Set exercise -
Gather every line in the entries below that contains the string "sculpted". Treat case as significant.

Data supplied -
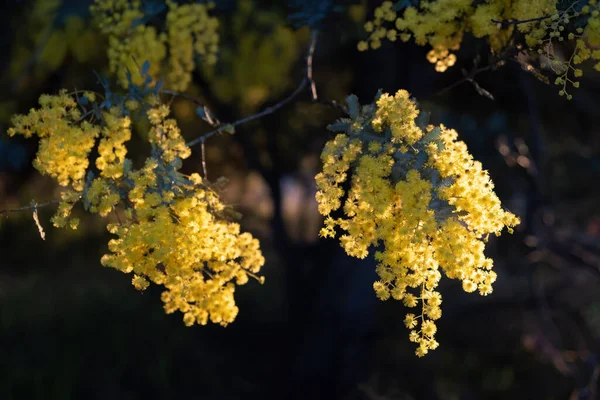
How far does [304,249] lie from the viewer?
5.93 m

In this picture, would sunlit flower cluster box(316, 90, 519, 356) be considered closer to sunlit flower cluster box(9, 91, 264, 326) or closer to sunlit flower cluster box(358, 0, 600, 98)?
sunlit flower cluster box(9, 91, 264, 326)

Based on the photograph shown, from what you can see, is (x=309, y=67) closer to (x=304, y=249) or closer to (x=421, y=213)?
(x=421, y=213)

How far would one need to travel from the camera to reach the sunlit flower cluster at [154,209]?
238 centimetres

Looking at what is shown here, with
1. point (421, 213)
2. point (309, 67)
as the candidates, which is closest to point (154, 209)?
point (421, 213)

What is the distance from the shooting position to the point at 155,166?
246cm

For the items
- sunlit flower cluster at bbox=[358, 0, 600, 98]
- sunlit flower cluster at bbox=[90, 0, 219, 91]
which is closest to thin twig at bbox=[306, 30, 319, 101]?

...

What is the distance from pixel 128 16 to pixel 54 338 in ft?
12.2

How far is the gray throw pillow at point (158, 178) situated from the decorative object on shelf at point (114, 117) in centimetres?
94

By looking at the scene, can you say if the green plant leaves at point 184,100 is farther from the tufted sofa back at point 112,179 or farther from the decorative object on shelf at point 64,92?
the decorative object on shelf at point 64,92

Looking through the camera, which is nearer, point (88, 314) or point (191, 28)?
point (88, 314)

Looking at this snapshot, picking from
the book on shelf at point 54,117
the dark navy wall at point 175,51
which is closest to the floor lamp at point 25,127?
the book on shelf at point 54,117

--

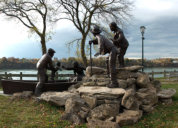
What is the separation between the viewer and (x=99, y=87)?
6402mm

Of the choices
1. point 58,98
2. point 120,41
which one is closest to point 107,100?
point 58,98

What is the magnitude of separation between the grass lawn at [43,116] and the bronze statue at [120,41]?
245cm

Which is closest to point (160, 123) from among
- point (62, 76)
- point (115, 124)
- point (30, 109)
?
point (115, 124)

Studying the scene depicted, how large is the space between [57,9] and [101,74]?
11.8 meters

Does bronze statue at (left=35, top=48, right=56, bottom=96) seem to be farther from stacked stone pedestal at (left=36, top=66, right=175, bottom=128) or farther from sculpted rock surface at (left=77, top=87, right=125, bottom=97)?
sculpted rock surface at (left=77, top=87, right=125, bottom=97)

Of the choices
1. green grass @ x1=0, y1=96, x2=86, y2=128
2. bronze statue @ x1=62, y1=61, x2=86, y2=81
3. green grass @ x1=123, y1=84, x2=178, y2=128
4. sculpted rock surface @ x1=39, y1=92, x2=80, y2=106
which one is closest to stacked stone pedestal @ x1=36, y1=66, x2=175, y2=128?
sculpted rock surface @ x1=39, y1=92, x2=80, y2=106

Response to this task -
Does bronze statue at (left=35, top=48, right=56, bottom=96) seem to be farther from stacked stone pedestal at (left=36, top=66, right=175, bottom=128) or farther from sculpted rock surface at (left=77, top=87, right=125, bottom=97)?
sculpted rock surface at (left=77, top=87, right=125, bottom=97)
4. sculpted rock surface @ x1=39, y1=92, x2=80, y2=106
sculpted rock surface @ x1=39, y1=92, x2=80, y2=106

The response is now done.